System design interviews and architecture decisions share the same core knowledge: understanding how each layer of a modern web system works, when to introduce it, and what breaks when you get it wrong. This guide walks through every layer from the user’s browser to the database, and ties it all together with a complete URL shortener design.

The Framework: How to Think About System Design

Whether you are designing a system at work or in an interview, follow this sequence:

  1. Requirements: What exactly does the system need to do? (Functional + non-functional)
  2. Estimation: How much traffic, storage, and bandwidth? (Back-of-envelope math)
  3. High-Level Design: Draw the architecture with all major components
  4. Deep Dive: Zoom into the most critical or complex components
  5. Bottlenecks: What breaks at 10x scale? How do you fix it?

Now let us walk through each layer of the architecture.

Layer 1: DNS and CDN

Every request starts with a DNS lookup. The user types app.example.com and the browser resolves it to an IP address. In a production system, this is where your first optimization happens.

  • DNS-based load balancing: Route53 (AWS), Cloud DNS (GCP) can return different IPs based on geography, health checks, or weighted distribution
  • CDN (Content Delivery Network): Static assets (JS, CSS, images) are cached at edge servers worldwide. CloudFront, Cloudflare, or Fastly serve files from the nearest edge — 20ms instead of 200ms
# Typical CDN setup for a web app:
# Origin: your-server.example.com (one region)
# CDN: cdn.example.com (200+ edge locations)

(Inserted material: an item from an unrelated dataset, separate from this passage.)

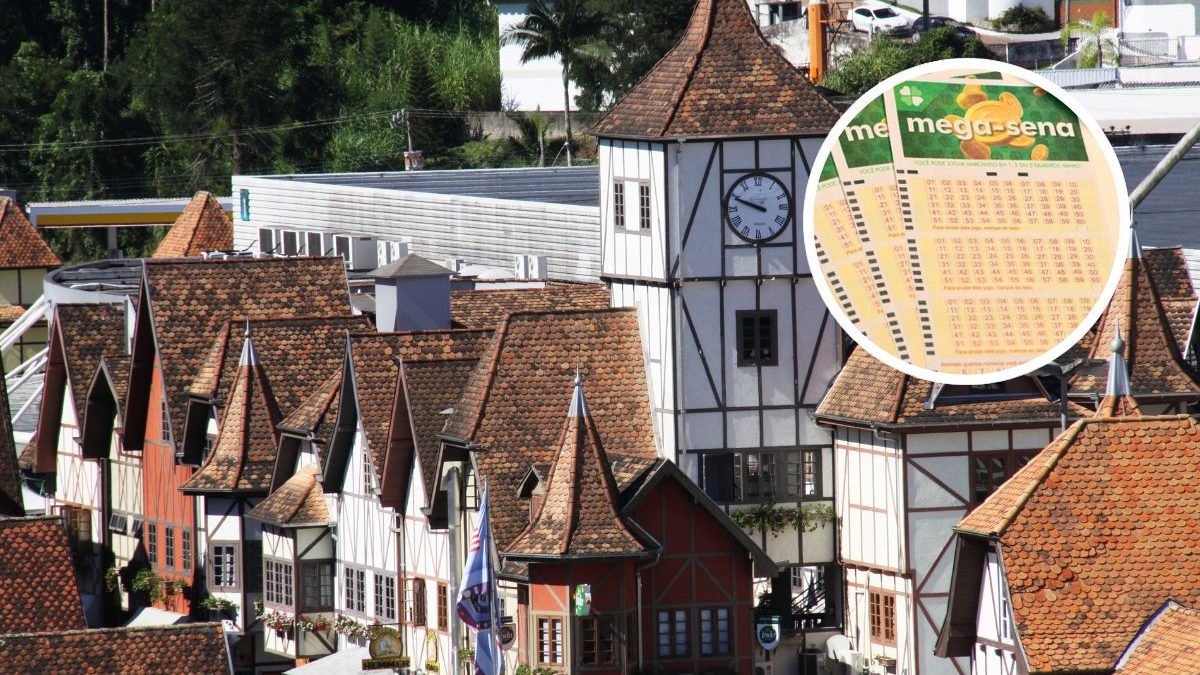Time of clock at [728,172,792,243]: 9:48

# HTML references the CDN:
# <script src="https://cdn.example.com/app.js"></script>
# <link href="https://cdn.example.com/styles.css">

# First request: CDN fetches from origin, caches at edge
# Subsequent requests: served from edge cache (sub-20ms)

Layer 2: Load Balancer

A load balancer distributes incoming requests across multiple application servers. It is the single most important component for horizontal scaling.

L4 vs L7 Load Balancing

  • L4 (Transport): Routes based on IP/port. Fast, but cannot inspect HTTP headers or URLs. Used for TCP/UDP traffic.
  • L7 (Application): Routes based on HTTP headers, URL paths, cookies. Can do SSL termination, request modification, and content-based routing.

Algorithms

  • Round Robin: Each request goes to the next server in sequence. Simple, works when servers are identical.
  • Least Connections: Routes to the server with the fewest active connections. Better for varying request durations.
  • Consistent Hashing: Routes based on a hash of the request key (user ID, session). Ensures the same user hits the same server — critical for WebSocket or cache-dependent workloads.
# nginx load balancer configuration
upstream backend {
    least_conn;

    server app1.internal:8080 weight=3;
    server app2.internal:8080 weight=3;
    server app3.internal:8080 weight=1;  # smaller instance

    # Health checks
    server app4.internal:8080 backup;    # only if others are down
}

server {
    listen 443 ssl;
    server_name api.example.com;

    # SSL termination happens here
    ssl_certificate     /etc/ssl/cert.pem;
    ssl_certificate_key /etc/ssl/key.pem;

    location / {
        proxy_pass http://backend;
        proxy_set_header X-Real-IP $remote_addr;
    }
}

Layer 3: API Gateway

An API gateway sits between clients and your microservices, handling cross-cutting concerns so your services do not have to.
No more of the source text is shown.